Edit: I found the same question on Quora and again an answer without a thorough explanation.
For example why can we just multiply the error term in layer L by theta to back propagate to error term in layer L-1? Where as in chain rule we just take partial derivatives along the path to a parameter we want the gradient for, this equation I have no idea how doing what they did can attribute error to particular nodes.
Also how can it be back prop if he skips the sigmoid on the final output layer and multiplies the final error by theta connecting to hidden layer?
That is not chain rule and I cannot find an explanation anywhere.

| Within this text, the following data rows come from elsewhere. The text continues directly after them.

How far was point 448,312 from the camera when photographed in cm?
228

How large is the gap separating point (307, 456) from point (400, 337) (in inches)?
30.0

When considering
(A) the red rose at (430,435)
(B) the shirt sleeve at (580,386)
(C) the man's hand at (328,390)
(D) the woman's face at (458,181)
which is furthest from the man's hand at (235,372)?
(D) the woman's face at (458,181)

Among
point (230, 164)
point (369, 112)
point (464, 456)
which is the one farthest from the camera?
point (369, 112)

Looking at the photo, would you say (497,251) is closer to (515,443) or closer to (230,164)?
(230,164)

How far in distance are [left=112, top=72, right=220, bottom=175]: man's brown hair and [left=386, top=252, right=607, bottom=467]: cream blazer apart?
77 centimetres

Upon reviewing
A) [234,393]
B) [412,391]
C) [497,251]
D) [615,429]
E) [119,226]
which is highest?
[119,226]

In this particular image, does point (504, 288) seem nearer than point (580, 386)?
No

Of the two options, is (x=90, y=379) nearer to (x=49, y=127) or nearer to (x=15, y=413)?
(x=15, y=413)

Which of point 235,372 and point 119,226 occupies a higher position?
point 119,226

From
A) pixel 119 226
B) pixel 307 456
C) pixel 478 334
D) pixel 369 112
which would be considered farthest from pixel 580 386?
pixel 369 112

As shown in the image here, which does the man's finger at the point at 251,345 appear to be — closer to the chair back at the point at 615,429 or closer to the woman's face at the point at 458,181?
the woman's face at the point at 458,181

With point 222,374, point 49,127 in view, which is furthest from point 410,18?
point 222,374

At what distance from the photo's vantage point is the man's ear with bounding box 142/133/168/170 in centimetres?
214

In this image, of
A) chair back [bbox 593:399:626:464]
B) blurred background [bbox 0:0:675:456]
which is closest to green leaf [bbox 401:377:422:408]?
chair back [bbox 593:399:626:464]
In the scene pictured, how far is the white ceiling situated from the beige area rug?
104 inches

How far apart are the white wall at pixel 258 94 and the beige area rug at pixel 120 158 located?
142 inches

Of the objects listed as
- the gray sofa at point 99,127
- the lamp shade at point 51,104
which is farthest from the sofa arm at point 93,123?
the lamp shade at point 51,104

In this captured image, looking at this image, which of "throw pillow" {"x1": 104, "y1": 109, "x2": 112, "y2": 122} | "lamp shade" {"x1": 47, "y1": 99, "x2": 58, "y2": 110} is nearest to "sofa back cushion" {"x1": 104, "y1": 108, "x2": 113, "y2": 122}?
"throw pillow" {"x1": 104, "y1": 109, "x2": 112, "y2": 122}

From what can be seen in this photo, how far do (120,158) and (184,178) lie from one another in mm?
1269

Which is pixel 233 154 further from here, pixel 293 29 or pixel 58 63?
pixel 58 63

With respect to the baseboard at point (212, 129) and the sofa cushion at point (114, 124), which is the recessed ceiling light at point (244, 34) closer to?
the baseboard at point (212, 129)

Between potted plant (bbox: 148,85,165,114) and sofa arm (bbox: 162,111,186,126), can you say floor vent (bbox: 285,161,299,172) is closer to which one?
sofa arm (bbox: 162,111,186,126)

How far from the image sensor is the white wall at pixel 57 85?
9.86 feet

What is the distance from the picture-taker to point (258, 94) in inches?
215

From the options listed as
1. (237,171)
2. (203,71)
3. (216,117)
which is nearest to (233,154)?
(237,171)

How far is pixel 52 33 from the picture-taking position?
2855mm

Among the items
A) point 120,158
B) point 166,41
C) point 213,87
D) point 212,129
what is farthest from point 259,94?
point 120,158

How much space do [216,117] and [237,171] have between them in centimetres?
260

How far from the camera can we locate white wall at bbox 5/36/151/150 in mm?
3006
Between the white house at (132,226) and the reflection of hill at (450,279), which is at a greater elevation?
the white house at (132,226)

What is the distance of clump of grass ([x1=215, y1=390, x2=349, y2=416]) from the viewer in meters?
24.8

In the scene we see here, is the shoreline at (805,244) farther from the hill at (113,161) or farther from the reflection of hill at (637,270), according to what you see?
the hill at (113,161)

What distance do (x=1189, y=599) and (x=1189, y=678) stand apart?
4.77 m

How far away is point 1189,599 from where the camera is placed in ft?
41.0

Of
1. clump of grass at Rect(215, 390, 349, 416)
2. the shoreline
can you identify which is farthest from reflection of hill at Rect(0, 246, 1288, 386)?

Honestly I feel that this course is geared for people who want to learn ML without the math. I wish there was more math or at least links to resources to explain things like this.
I found an answer here: hidden layer error for nn
I want to delete this but someone has upvoted it so perhaps the link and brief explanation will help someone.
Basically, The error in hidden layers is defined as the partial derivative of the cost with respect to the input "z" at that layer.
When you apply the chain rule and do some substitutions, you can get exactly what Andrew got.
Because I am not good with mathjax, I am posting two photos. But I believe that other answer on Cross-Validated Stack Exchange is a good one (except the notation where it says theta for layer (L+1), I subbed in theta for layer(L)). There is an alternate answer that says something about the notation and I think that person is correct. But I guess it might depend on whether you view the theta between for example, layers 3 and 4 belonging to 3 or 4.
I assumed calculations could be vectorized so my notes are much cleaner without many of the subscripts in the answer online. I am basically just showing the chain rule from layer to layer rather than to specific nodes.